Something in that warning rang false. Sigmund’s gut told him Ol’t’ro was holding back, making a point without telling the whole truth. They, it, whatever pronoun applied, could advance the Drar—and the Gw’oth themselves—even faster.
Gw’oth progress, like the existence of Ol’t’ro, could await another day. They should live long enough to worry.
Ol’t’ro’s warning had set Baedeker to burrowing into his mane, and launched Eric and Kirsten into intense whispers. Sigmund stopped them all with a stern look. Almost, the puzzle pieces had fallen into place. He had to think this through.
Pakhome was sterilized, its history over. Thssthfok surely thought those safe topics, and Sigmund a fool to be distracted by them. But in describing lost lands, and clan rivalries, and vanished institutions like the Library—anything but the weapons and tactics in which Sigmund professed interest, certain Thssthfok would divulge nothing useful about them—the prisoner had conveyed something more precious. Psychological and sociological insight.
Thssthfok had lost his family and any hope of recovering them. Still he ate. Everything Sigmund knew about protectors said that Thssthfok had rededicated his life to serving all Pak. Like Phssthpok in an earlier age, Thssthfok had found his Cause.
Now, thanks to Ol’t’ro, Sigmund knew that purpose.
Thssthfok would raise a great host. He would command a rearguard fleet to protect all Pak. He would smash any technological civilization missed by the Pak fleets, and smite anew any world recovering too quickly in their wake.
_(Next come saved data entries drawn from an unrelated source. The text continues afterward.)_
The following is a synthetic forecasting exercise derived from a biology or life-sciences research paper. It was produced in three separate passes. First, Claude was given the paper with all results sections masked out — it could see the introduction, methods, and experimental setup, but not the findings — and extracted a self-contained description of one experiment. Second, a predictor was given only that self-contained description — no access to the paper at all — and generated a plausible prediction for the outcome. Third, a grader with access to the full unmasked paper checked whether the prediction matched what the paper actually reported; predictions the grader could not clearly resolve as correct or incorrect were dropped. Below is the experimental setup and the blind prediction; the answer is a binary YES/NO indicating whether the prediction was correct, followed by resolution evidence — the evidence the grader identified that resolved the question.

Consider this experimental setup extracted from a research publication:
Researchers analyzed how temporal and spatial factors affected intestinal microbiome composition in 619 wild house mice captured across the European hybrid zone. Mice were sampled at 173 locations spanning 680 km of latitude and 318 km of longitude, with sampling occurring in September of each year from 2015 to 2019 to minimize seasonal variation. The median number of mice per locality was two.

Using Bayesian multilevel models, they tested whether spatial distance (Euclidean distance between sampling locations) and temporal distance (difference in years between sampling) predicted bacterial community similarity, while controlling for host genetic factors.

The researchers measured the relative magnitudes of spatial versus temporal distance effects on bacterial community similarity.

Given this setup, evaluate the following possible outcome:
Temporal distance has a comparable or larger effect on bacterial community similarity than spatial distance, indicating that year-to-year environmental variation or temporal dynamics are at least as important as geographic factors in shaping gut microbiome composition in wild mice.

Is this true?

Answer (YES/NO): NO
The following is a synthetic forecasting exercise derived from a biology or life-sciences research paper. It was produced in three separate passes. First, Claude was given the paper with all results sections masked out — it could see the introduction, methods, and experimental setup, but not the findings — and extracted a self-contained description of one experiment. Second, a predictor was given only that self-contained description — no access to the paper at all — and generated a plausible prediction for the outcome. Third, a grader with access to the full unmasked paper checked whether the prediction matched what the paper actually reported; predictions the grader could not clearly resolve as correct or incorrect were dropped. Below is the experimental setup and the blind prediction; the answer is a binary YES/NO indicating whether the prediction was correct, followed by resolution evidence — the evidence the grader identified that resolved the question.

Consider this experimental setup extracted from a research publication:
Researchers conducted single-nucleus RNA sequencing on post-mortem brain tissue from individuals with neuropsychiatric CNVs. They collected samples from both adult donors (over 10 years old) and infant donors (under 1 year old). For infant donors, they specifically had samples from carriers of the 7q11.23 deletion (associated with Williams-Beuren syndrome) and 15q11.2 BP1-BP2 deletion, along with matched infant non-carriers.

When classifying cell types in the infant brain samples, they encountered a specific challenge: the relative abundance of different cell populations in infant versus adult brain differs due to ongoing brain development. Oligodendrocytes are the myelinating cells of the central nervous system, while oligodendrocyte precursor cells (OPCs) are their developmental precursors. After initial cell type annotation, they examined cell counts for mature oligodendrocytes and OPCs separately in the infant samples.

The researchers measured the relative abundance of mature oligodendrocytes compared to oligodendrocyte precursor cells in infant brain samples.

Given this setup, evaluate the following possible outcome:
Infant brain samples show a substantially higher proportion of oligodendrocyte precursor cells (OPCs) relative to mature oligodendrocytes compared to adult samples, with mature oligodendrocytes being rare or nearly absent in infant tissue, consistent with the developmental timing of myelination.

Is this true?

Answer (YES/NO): YES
Decision time, Sigmund thought. He would not allow Thssthfok to raise a battle fleet.
That left two choices. They could kill Thssthfok—to strand him anywhere but where they found him meant only a slow and lingering death—or they could keep him aboard this ship.
Only there was no they. This was Sigmund’s mission. His ship. His responsibility.
He would kill to protect New Terra—if killing was necessary. It wasn’t.
So: They would return to the planet of the flying squirrels and grab a supply of tree-of-life root. They would head, with Thssthfok, to the Fleet of Worlds.
Sigmund made a final mental note. While on the ground to collect tree-of-life root, one of the crew would paint—from the outside, where Thssthfok could not scratch—the porthole in the cargo-hold hatch. An uncovered view into hyperspace might drive Thssthfok insane.
Sigmund permitted himself a moment of hope. Perhaps the sight of a live Pak protector would awaken—even in the Hindmost—the need for bravery.
THE LAST STRAW
29
Thssthfok’s first escape attempt failed almost instantly. Hallway sensors spotted him and a sudden jump in gravity turned his limbs too heavy to move. Two armed and armored humans appeared at the end of the hall. Under the sights of their weapons, barely able to wriggle as gravity eased just slightly, Thssthfok surrendered his jury-rigged hatch-lock controller and crept back to his cell.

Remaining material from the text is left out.